─── Text block

Monthly Archives: March 2010

Tool Time Tuesday – Tube Cutting Jigs

Well, it is just before midnight on Tuesday, so if I type quickly enough perhaps I will still squeak this one in before it is Wednesday.

I am finally home and loving it. The weather is pretty typical of Ohio and I do miss the spring time weather we were having in Utah. However, it looks like we will be in the upper 80’s by the weekend. I am having a difficult time getting my internal clock reset to Eastern Time. Hopefully it will happen soon, though next week is spring break for my kids so I am not holding my breath.

This week’s Tool Time Tuesday is one that has been made by special request. This is one of my favorite tools that I quickly found out I cannot live without when I began working with cold connections, particularly tube rivets. The tool is a Tube cutting Jig. There are a number of them out there and I must admit I own a couple. One is a very cheap one, and it is cheap in every sense of the word, but it still works. I also own a mid-line jig. I haven’t had the opportunity to work with any of the higher quality jigs personally, so I can’t really give a comparison here.

Tube cutting jigs are great for holding your tubing or even thick wires so you can cut precisely measured pieces and repeat the cut without having to measure and mark each individual piece. I first learned of the jigs when I began working with cold-connections as I stated above. Are they necessary? Probably not, but for me the cost of the tool was worth it. I had been marking my wire or tubing where I wanted to make the cut, then carefully balanced it over the slot in my bench pin. Just as I would get to the final cut of my piece, it would either fall to the floor or fling across the room never to be found again and leaving me to teach my children a few choice words.

I began asking how others held their pieces and that is when the jigs were recommended to me. I began my hunt for this tool, found one, bought it and life became much easier.

Tube_Cutting_Jig

When you first get your jig, it looks like this, only without the silver dust inside.  There are two pieces shown here, the jig itself and a stopper. I didn’t get a picture of this, but the stopper actually has a little triangle piece that fits into the ‘V’ shaped grove of the jig.

005

Insert the stopper and tighten the knob on the side to hold it into place. This is what allows you to set the desired length and make multiple cuts without remeasuring.

006

To work with the jig, insert your wire or tubing into the ‘V’ Slot and hold it into place by bringing the holding bar over the top of the tubing and holding it down with your thumb. If this jig looks large, it really isn’t. The cute little hand in the picture is my sweet little 10-year-old. But if she can hold this tool, so can you.

──────

▸ **What you will do**
(1) Answer the following questions using the blog post on tube cutting jigs.
(a) Which state's spring weather does the writer miss?
(b) On the stopper, what fits into the 'V' shaped groove of the jig?
(c) How old is the child whose hand appears in the picture?
(2) Proceed with the blog post on tube cutting jigs, continuing from its final sentence.

─── Study material

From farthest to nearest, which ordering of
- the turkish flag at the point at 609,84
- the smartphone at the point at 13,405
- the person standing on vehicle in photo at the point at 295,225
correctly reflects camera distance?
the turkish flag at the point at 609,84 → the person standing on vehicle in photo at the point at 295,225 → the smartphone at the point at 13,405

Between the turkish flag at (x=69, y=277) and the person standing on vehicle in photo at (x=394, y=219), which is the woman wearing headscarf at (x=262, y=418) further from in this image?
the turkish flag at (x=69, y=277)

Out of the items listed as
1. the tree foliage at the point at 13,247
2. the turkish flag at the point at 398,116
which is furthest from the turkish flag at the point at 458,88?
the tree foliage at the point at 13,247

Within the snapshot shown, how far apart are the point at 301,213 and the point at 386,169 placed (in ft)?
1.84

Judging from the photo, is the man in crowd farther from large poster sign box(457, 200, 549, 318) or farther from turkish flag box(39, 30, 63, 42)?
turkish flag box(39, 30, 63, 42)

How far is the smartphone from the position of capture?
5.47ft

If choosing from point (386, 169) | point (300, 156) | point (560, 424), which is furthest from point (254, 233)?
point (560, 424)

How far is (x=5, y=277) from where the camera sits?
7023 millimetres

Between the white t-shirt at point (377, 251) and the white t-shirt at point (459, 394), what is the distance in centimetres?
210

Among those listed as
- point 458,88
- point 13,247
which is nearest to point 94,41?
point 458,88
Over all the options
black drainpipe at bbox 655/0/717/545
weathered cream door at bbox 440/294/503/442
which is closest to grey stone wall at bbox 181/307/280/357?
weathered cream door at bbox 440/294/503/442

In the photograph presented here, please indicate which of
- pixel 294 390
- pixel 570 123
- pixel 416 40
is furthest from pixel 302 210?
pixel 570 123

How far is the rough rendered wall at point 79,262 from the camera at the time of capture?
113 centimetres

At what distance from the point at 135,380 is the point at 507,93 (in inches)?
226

──────

▸ **Task responses**
(1)
(a) Utah
(b) A little triangle piece
(c) 10 years old

(2)
2019

Before inserting your tubing or wire into the jig, you do need to measure and mark your first cut. Line that mark up with the thin slot at the end of the jig. This is the guide for your saw blade. Once you have it lined up, adjust and tighten the stopper to hold your piece. You can also see how the holder flips over the top of the tubing and is held with the thumb. Don’t use too much pressure as you don’t want to crush your tubing.

2018

I find this tool works best when I can stabilize it on some type of surface. I have found that my bench pin works the best as I can easily get my hand on the tool and under the bench pin without any discomfort.

Once everything is set up, we are ready to make the cut. I always run my saw blades through some kind of lubricant such as bees wax or Bur-Life before cutting. Insert the blade in the small slot and verify it will be cutting at your desired mark. Then working back and forth without a lot of pressure work your way through the tubing or wire. When cutting tubing, you might find that the blade gets caught . Just try to push the blade forward as you lift up. Don’t just lift the blade up as you are more likely to break the blade. I also find that while it takes a bit longer, a smaller blade works better with cutting the tubing.

2021
I have also found that once my tubing has been cut I don’t always end up with a perfectly straight cut. For whatever reason, that has not been able to be corrected yet, I am ending up with slighted angled cuts. Sometimes it isn’t an issue, but when I need a perfectly flush cut I will take the piece into my miter jig and file it flush, but that is for another Tool Time Tuesday post.

Be careful as you get to the bottom of the tubing cut. Sometimes when you make the final break through and pull the blade up, the small piece can go flying. A lot of times I will turn the tubing out before pulling out my blade.

Hopefully this answers any questions you might have about this tool. If I haven’t answered them all, please feel free to contact me and I will do my best to further elaborate.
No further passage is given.